Contextual authentication is gaining more and more prominence in the overall cyber threat and IT frauds prevention landscape. The risk stemming from IT fraudsters needs attention as the ‘bad actors’ often outsmart ‘good actors’ in the cyber warfare.
The bad actors have an uncanny knack to deceive the security controls in place. Although organizations and businesses invest billions of dollars in cyber threat preventive measures, the attack vector is always wide open. The IT loopholes make organizations vulnerable.
One simple explanation is that cyber defense lags many years behind cyber-attack.
Case in Point: Fraudsters attempt to trick facial-recognition authentication systems
Contextual authentication provides an additional layer of security that validates the trust at different levels. And this attempted IT fraud discussed here only underpins the pressing need to implement it in place.
The scheme: According to an article published in the WSJ, citing verification firm ID.me Inc, last year thousands of fraudsters attempted to trick facial-recognition systems. The fraudsters tried to claim unemployment benefits from the state agencies in the U.S. by using sophisticated techniques. In order to fool facial-recognition systems, fraudsters generated deepfakes, lifelike masks using AI.
The identity verification company averted the big conning scheme; however, one crucial question lingers: how to ensure robust authentication?

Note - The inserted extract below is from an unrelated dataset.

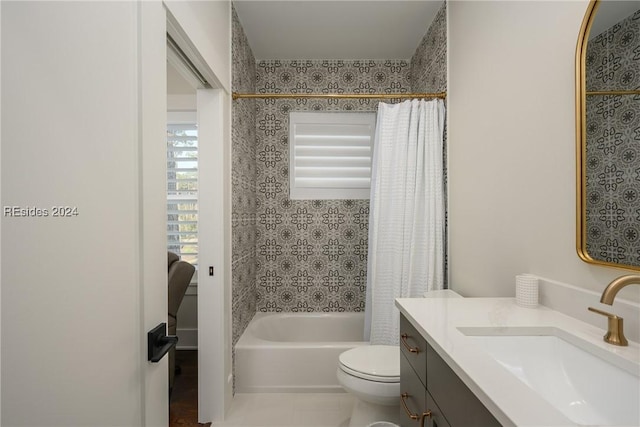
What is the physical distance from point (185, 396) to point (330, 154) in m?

Contextual Authentication in Privileged Access Management
Ensuring robust authentication is a challenge, notably in the given current remote work context. And at a time when businesses and organizations migrate increasing number of workloads to the cloud, the validation process requires solid authentication layers. No other area requires a close assessment in this regard than the privileged access management.
The validation approach evolved in privileged access management over the years—from dual-factor authentication to multifactor authentication. The evolving enterprise use-cases, however, make mere MFA controls sometimes inadequate.
An explanation for this widening security concerns is that end-users nowadays have access from any device and any location. And the nature of risks only amplifies when end-users require privileged access to target systems.
The contextual authentication process is a central component to ensure continuous assessment of the end-user’s trust.
Both Continuous Adaptive Risk and Trust Assessment (CARTA) and Zero Trust (ZT) frameworks essentially emphasize contextual authentication where the context turns into the new perimeter.
The contextual authentication approach is different from the MFA approach where a certain set of credentials allows to access the perimeter. However, in the former approach, the authentication method will assess the context behind any end-user access to target systems. Therefore, geo-location, typing speed, IP address, biometrics and AI-enabled risk analysis become more important here.
ARCON | Privileged Access Management (PAM) provides the framework to move away from corporate network bound perimeter to context-based perimeters. Through ARCON | PAM, an IT security team can develop micro-perimeters with centrally-built unambiguous rules that defines the limit of an ‘identity’.
As a result, organizations can develop robust authentication and governance framework where each access to systems is allowed only on ‘need-to-know’ and ‘need-to-do’ basis.
Contextual authentication provides the necessary controls to identify whether the access is legitimate or not. The approach is crucial in the changing access control dynamics.